◆ **AIM 1**:
In the Pod security context walkthrough, what primary group ID do container processes get when the runAsGroup field is omitted?
◆ **AIM 2**:
Carry on the Pod security context walkthrough from its last line.

◆ **DOCUMENT**:
For more information about security mechanisms in Linux, see Overview of Linux Kernel Security Features.

2.1. Set the security context for a Pod

To specify security settings for a Pod, include the securityContext field in the Pod specification.

The securityContext field is a PodSecurityContext object.

The security settings that you specify for a Pod apply to all Containers in the Pod.

pods/security/security-context.yaml
apiVersion: v1
kind: Pod
metadata:
  name: security-context-demo
spec:
  securityContext:
    runAsUser: 1000
    runAsGroup: 3000
    fsGroup: 2000
  volumes:
  - name: sec-ctx-vol
    emptyDir: {}
  containers:
  - name: sec-ctx-demo
    image: busybox:1
    stdin: true
    tty: true
    volumeMounts:
    - name: sec-ctx-vol
      mountPath: /data/demo
    securityContext:
      allowPrivilegeEscalation: false

In the configuration file, the runAsUser field specifies that for any Containers in the Pod, all processes run with user ID 1000. The runAsGroup field specifies the primary group ID of 3000 for all processes within any containers of the Pod. If this field is omitted, the primary group ID of the containers will be root(0). Any files created will also be owned by user 1000 and group 3000 when runAsGroup is specified. Since fsGroup field is specified, all processes of the container are also part of the supplementary group ID 2000. The owner for volume /data/demo and any files created in that volume will be Group ID 2000.

$ kubectl apply -f pods/security/security-context.yaml

$ kubectl exec -it security-context-demo -- sh
/ $ id
uid=1000 gid=3000 groups=2000

/ $ ls -l /data
total 4
drwxrwsrwx    2 root     2000          4096 Dec 16 09:14 demo

/ $ touch /data/demo/testfile

/ $ ls -l /data/demo/testfile
-rw-r--r--    1 1000     2000             0 Dec 16 09:15 /data/demo/testfile

/ $ stat /data/demo/
  File: /data/demo/
  Size: 4096      	Blocks: 8          IO Block: 4096   directory
Device: 801h/2049d	Inode: 3539320     Links: 2
Access: (2777/drwxrwsrwx)  Uid: (    0/    root)   Gid: ( 2000/ UNKNOWN)

Extracted lines
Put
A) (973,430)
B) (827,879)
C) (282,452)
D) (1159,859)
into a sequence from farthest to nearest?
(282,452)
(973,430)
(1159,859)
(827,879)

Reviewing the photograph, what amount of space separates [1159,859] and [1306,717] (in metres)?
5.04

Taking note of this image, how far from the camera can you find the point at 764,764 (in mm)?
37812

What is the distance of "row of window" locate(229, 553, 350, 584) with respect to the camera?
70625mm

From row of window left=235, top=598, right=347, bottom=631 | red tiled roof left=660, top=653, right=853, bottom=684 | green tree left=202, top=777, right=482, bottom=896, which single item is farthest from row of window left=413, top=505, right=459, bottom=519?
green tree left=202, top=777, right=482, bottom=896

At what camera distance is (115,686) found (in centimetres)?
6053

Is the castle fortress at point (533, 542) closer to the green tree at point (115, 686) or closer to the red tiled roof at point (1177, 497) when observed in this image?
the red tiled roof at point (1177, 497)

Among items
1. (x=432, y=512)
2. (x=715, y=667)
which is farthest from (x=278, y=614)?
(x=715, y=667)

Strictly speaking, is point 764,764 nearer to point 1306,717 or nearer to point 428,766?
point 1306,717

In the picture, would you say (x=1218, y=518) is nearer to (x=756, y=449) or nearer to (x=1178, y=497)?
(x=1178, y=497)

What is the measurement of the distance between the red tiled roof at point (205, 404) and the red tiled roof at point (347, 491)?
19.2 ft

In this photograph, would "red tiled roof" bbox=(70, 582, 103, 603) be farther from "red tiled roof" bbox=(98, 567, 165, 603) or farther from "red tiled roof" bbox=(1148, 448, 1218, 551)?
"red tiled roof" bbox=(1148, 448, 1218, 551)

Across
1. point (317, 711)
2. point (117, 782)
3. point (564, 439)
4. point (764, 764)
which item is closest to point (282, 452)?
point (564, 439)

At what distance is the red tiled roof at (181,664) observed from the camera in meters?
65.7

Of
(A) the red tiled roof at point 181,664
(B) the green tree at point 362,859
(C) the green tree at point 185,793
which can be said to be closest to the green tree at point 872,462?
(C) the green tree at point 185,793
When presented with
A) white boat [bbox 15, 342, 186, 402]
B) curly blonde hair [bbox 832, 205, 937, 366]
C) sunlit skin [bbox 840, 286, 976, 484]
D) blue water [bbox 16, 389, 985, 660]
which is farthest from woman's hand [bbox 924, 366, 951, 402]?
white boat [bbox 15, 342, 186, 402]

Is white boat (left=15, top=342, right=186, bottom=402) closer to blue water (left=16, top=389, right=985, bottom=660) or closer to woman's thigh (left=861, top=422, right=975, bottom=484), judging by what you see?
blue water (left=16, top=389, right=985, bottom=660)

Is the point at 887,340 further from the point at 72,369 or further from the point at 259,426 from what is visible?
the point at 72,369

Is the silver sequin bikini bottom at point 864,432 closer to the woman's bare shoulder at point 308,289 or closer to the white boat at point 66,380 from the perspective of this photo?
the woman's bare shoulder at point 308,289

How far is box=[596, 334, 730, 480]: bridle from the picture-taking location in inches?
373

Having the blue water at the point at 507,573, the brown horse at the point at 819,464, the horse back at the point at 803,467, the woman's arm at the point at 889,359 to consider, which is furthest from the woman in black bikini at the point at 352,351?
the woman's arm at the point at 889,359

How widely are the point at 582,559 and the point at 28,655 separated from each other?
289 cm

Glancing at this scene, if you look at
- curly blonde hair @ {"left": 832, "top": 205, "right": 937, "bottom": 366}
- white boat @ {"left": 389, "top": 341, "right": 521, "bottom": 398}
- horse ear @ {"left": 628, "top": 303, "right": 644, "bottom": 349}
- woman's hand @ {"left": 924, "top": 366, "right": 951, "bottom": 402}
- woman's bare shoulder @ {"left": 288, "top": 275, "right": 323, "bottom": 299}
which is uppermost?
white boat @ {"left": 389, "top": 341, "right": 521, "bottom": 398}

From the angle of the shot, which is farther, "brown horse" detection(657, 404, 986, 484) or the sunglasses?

◆ **WRITTEN REPLY 1**:
Root (0).

◆ **WRITTEN REPLY 2**:
<...>

/ $ cat /etc/passwd
root:x:0:0:root:/root:/bin/sh
<...>
www-data:x:33:33:www-data:/var/www:/bin/false
operator:x:37:37:Operator:/var:/bin/false
nobody:x:65534:65534:nobody:/home:/bin/false

/ $ cat /etc/group
root:x:0:
<...>
nobody:x:65534:

/ $ exit

2.2. Set the security context for a Container

To specify security settings for a Container, include the securityContext field in the Container manifest.

The securityContext field is a SecurityContext object.

Security settings that you specify for a Container apply only to the individual Container, and they override settings made at the Pod level when there is overlap.

Container settings do not affect the Pod’s Volumes.

pods/security/security-context-2.yaml
apiVersion: v1
kind: Pod
metadata:
  name: security-context-demo-2
spec:
  securityContext:
    runAsUser: 1000
  containers:
  - name: sec-ctx-demo-2
    image: busybox:1
    stdin: true
    tty: true
    securityContext:
      runAsUser: 2000
      allowPrivilegeEscalation: false
$ kubectl apply -f pods/security/security-context-2.yaml

$ kubectl exec -it security-context-demo-2 -- sh
/ $ id
uid=2000 gid=0(root)

/ $ exit

2.3. Set capabilities for a Container

With Linux capabilities, you can grant certain privileges to a process without granting all the privileges of the root user. To add or remove Linux capabilities for a Container, include the capabilities field in the securityContext section of the Container manifest.

First, see what happens when you don’t include a capabilities field.

pods/security/security-context-3.yaml
apiVersion: v1
kind: Pod
metadata:
  name: security-context-demo-3
spec:
  containers:
  - name: sec-ctx-3
    image: k8s.gcr.io/echoserver:1.10
    ports:
    - containerPort: 8080
$ kubectl exec -it security-context-demo-3 -- sh

# id
uid=0(root) gid=0(root) groups=0(root)

# cat /proc/1/status | grep Cap
CapInh:	00000000a80425fb
CapPrm:	00000000a80425fb
CapEff:	00000000a80425fb
CapBnd:	00000000a80425fb
CapAmb:	0000000000000000

# exit

Next, run a Container that is the same as the preceding container, except that it has additional capabilities set.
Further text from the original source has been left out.